Exercise prompt |
Copy each line of the material below that includes the string "California".
=====
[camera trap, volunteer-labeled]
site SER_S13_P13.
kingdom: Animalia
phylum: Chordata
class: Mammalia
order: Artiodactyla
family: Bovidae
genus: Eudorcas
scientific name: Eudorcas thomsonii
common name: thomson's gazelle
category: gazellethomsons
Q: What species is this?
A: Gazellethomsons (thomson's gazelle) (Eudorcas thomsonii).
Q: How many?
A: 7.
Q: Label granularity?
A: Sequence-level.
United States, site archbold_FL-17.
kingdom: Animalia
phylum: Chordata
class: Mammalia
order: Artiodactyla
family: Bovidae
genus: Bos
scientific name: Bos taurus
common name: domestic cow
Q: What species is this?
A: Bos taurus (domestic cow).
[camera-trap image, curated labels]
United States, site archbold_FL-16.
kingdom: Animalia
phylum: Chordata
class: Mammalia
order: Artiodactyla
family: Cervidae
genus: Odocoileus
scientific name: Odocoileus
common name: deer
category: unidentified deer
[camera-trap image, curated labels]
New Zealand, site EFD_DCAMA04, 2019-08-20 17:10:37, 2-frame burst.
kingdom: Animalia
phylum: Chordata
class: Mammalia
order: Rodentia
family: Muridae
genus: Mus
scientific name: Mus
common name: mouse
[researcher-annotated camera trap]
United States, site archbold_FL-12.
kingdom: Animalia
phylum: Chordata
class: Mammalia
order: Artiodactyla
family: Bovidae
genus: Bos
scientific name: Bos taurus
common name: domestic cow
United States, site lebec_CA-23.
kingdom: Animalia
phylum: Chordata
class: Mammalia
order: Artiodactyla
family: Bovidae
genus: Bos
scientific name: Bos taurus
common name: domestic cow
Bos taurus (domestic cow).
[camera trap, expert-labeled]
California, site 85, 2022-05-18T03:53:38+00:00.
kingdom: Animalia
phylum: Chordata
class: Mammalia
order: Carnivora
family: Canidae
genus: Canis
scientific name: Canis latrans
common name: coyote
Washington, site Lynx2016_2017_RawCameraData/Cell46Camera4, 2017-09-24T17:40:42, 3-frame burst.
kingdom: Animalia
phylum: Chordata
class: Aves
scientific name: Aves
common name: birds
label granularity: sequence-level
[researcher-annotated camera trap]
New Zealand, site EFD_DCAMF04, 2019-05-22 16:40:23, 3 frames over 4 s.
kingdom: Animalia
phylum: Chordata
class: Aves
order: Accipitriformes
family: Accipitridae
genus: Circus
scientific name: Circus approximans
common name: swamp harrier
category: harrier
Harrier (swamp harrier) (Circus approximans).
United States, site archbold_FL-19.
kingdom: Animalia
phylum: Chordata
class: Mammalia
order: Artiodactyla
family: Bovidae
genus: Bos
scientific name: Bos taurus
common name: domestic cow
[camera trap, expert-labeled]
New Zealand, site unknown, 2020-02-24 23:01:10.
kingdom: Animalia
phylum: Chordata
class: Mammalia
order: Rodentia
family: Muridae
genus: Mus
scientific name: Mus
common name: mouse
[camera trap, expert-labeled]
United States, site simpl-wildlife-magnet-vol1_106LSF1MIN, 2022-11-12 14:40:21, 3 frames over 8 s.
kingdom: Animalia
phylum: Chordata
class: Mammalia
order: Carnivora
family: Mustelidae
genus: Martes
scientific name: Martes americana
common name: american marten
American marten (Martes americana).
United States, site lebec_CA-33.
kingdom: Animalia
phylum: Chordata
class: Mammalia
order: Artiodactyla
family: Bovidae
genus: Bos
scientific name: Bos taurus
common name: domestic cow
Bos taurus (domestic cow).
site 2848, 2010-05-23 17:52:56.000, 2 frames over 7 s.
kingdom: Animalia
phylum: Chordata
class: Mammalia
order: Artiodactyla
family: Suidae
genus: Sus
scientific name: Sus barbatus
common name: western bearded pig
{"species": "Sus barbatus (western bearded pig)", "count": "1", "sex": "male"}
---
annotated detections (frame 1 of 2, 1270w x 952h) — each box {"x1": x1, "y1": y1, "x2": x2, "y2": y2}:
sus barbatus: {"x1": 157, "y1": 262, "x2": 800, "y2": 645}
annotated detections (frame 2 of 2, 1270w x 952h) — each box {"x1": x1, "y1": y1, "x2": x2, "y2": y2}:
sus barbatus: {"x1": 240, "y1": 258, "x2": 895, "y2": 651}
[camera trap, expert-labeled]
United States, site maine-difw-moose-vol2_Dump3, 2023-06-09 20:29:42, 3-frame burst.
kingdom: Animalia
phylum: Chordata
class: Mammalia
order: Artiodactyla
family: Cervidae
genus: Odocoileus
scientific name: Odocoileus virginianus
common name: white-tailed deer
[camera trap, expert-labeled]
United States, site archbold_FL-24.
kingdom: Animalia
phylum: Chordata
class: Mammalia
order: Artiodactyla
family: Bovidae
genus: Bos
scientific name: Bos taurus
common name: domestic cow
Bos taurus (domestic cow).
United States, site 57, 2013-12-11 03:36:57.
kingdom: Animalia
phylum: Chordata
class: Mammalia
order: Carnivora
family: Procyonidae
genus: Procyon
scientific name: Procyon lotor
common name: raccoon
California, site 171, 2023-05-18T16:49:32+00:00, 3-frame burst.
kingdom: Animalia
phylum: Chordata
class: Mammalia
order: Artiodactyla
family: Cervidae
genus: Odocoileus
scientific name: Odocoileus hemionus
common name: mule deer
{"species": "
=====
Task solution |
California, site 85, 2022-05-18T03:53:38+00:00.
California, site 171, 2023-05-18T16:49:32+00:00, 3-frame burst.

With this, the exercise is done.